Küçük bibingkalar daha sonra Gambito’nun neredeyse bir yemek kitabı işlevi gören 2019 şiir koleksiyonu “Loves You” için bir kitap partisinde boy gösterdi. (Açılış şiiri tarifin yarısıdır, “En az 15 kişi davet edin. Daireniz küçükse sorun değil” ve “Bu kadar beyaz pirinçle servis yapın” diye biter.) Bibingka’nın görkemine zaten aşinaydım. geleneksel olarak pirinç unu ve hindistancevizi sütü ile yapılan ve pişmiş toprak fırında muz yaprakları üzerinde üstün kabarıklık için pişirilen kek. Ama onu hiç bu kadar zarif, aya sığacak şekilde yapılmış ve üç lokmada yutulacak şekilde görmemiştim.

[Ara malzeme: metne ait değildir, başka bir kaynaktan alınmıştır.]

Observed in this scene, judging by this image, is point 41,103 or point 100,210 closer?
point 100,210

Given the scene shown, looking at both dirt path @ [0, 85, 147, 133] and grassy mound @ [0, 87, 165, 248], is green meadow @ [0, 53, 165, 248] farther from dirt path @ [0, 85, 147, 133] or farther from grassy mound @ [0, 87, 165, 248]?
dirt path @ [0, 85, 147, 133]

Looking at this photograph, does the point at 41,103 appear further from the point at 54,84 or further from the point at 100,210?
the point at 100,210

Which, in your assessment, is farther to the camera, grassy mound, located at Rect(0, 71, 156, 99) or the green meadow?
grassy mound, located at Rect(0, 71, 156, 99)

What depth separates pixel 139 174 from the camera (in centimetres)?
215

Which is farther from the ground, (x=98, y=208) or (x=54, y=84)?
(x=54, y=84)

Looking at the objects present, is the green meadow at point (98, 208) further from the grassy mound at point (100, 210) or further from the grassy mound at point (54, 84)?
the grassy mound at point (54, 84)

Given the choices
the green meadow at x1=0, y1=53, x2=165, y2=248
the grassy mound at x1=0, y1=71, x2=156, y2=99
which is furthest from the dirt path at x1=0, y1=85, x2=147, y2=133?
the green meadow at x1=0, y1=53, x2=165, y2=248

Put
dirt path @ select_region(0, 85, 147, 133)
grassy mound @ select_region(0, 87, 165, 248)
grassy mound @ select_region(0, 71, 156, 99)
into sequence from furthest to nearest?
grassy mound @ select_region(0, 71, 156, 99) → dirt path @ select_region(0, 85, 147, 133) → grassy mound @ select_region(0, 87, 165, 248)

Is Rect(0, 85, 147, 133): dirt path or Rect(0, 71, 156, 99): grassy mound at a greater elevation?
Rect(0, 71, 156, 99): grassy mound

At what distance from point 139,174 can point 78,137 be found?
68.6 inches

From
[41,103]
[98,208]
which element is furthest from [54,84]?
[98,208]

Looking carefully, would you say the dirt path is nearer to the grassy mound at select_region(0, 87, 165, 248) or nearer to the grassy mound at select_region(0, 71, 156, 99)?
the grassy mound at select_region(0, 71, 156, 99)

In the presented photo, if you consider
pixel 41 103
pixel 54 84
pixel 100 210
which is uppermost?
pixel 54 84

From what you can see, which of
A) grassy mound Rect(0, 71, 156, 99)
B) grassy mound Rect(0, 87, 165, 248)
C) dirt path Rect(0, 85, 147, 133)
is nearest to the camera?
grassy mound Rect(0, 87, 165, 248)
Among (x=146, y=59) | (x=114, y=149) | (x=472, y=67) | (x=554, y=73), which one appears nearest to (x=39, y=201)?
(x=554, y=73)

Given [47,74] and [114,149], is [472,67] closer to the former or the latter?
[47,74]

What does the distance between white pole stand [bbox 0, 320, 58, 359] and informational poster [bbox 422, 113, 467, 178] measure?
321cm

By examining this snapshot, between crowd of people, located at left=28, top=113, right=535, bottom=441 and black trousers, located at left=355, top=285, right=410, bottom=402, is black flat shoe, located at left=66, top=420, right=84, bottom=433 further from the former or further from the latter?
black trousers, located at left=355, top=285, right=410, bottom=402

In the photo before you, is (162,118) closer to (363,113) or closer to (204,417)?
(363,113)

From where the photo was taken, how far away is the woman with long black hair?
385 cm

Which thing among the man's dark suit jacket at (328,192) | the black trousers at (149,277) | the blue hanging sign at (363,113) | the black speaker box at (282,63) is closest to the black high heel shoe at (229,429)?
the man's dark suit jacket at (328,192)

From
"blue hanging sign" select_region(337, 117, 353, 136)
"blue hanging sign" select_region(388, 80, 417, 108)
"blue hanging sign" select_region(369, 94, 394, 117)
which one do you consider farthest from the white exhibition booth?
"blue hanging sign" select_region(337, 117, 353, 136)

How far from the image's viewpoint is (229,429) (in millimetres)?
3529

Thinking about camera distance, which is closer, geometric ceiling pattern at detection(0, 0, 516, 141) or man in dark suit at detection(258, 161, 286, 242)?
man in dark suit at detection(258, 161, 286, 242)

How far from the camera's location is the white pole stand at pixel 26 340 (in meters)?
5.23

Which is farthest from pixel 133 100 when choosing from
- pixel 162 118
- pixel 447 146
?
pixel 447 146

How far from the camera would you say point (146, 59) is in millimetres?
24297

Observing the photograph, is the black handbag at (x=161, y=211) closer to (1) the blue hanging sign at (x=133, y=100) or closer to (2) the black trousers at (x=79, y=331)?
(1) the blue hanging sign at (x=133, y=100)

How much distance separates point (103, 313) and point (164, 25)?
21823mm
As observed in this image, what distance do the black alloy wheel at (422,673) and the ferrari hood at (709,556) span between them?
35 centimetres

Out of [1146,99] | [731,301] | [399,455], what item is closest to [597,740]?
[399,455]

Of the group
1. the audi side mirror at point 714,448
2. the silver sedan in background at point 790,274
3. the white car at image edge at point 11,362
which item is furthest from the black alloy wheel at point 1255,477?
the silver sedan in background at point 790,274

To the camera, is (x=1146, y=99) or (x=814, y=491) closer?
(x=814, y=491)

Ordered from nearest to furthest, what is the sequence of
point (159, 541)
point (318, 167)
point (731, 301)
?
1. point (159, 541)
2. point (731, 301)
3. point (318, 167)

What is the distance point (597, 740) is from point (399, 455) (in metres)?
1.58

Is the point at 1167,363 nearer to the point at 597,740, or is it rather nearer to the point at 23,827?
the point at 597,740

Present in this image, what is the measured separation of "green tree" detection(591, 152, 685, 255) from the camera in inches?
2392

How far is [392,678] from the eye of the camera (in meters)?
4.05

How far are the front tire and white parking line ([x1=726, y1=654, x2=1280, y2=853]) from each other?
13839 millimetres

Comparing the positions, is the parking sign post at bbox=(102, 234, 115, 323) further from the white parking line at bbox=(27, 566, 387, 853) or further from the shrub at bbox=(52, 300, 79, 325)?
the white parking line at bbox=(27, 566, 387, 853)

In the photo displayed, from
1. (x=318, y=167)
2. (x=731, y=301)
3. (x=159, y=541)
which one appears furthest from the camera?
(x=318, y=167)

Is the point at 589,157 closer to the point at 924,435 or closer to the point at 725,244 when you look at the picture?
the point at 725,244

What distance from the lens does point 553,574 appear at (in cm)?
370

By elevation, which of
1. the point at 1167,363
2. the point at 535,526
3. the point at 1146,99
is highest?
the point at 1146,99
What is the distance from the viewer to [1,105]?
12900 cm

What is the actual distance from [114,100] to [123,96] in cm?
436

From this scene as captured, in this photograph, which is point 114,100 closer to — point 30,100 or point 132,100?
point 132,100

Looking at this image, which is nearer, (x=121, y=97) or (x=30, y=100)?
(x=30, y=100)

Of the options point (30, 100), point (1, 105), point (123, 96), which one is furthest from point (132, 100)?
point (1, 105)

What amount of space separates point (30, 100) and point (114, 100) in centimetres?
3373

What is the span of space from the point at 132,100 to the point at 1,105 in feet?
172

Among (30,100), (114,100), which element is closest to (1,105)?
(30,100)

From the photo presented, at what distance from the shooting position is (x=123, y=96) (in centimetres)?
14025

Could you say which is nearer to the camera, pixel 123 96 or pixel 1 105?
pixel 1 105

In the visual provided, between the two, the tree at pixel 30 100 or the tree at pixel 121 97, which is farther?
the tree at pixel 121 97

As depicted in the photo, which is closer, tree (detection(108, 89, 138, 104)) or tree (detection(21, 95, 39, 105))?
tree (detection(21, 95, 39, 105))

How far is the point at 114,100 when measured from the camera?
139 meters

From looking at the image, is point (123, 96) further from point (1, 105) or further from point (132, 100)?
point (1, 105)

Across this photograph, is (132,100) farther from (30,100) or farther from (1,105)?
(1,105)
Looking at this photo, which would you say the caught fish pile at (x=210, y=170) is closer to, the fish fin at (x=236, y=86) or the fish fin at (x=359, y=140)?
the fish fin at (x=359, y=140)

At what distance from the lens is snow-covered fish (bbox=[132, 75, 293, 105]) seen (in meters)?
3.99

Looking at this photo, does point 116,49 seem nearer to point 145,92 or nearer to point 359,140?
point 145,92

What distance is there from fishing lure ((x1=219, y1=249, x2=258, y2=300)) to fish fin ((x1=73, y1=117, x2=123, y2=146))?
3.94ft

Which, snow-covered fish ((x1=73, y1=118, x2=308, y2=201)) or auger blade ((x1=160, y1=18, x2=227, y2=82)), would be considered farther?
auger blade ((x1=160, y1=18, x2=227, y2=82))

Her küçük kek, bir fırfır muz yaprağı ve temiz, yeşil çay kokusunun bir kokusuyla geldi ve yarı erimiş opalesan macapuno iplikleriyle, ödüllü mutant hindistancevizlerinin jöle benzeri etiyle doluydu.

Gambito onları hemşirelik eğitimi almış fırıncı Ray Luna’dan aldı – ABD’ye giden birçok Filipinli göçmen gibi ve biraz da isteksizce; 2013’te East Williamsburg, Brooklyn’de Mountain Province kahve dükkanını açmadan önce, “Ah, harika, bir klişe olacağım,” diye gülerek hatırlıyor. Tarifini lola’sının (büyükannesi) bir versiyonundan uyarladı. , ekstra zenginlik için pirinç unu ve hindistancevizi kreması yerine kendiliğinden yükselen un kullanarak. Mutfaktaki tek fırıncıyken menüye koyduğu ilk Filipin tatlısıydı. “Bir tutam içinde yapmak en kolayı,” dedi.


Dağ Eyaleti neredeyse pandemiyi atlattı. Bu şubatta kapandı. Luna daha önce kanser hastalarına bakan bir hemşiredir. Barkada’yı bir daha gördüğümde bibingka getirebilmek için tarifini paylaşıp paylaşamayacağını sordum. “Ölümsüzlük vermek”, “aksi halde unutulabilecek bir tarife” paylaşmaktan mutluydu.